▶ _AIM OF THE EXERCISE_
Retype, without any change, the first line of the records and every line after it through the one containing "Consider this experimental".

Dataset entries
Content starts

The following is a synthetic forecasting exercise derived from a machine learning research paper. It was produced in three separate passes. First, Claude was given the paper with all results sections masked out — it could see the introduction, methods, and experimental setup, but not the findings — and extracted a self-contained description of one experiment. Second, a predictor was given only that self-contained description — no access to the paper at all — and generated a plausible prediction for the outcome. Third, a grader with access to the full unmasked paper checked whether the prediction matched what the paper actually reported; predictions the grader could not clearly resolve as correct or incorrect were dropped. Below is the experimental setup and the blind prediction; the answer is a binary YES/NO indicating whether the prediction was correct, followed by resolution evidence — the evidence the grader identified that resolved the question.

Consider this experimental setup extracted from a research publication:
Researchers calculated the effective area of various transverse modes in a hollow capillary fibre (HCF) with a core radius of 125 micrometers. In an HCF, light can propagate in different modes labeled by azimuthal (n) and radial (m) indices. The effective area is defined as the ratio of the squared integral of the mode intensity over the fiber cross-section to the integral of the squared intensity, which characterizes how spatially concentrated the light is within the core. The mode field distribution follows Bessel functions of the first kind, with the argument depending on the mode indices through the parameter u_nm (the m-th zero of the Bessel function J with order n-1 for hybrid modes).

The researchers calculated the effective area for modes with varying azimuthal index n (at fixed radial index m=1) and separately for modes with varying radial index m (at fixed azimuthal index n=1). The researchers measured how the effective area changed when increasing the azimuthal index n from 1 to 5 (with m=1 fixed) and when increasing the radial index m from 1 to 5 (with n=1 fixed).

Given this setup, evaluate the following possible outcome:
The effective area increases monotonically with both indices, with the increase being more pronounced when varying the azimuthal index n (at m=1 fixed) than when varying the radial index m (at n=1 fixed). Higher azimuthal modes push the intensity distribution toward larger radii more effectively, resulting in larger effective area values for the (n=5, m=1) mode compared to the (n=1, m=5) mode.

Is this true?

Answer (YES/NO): NO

Content ends

▶ _ANSWER SECTION_
The following is a synthetic forecasting exercise derived from a machine learning research paper. It was produced in three separate passes. First, Claude was given the paper with all results sections masked out — it could see the introduction, methods, and experimental setup, but not the findings — and extracted a self-contained description of one experiment. Second, a predictor was given only that self-contained description — no access to the paper at all — and generated a plausible prediction for the outcome. Third, a grader with access to the full unmasked paper checked whether the prediction matched what the paper actually reported; predictions the grader could not clearly resolve as correct or incorrect were dropped. Below is the experimental setup and the blind prediction; the answer is a binary YES/NO indicating whether the prediction was correct, followed by resolution evidence — the evidence the grader identified that resolved the question.

Consider this experimental setup extracted from a research publication:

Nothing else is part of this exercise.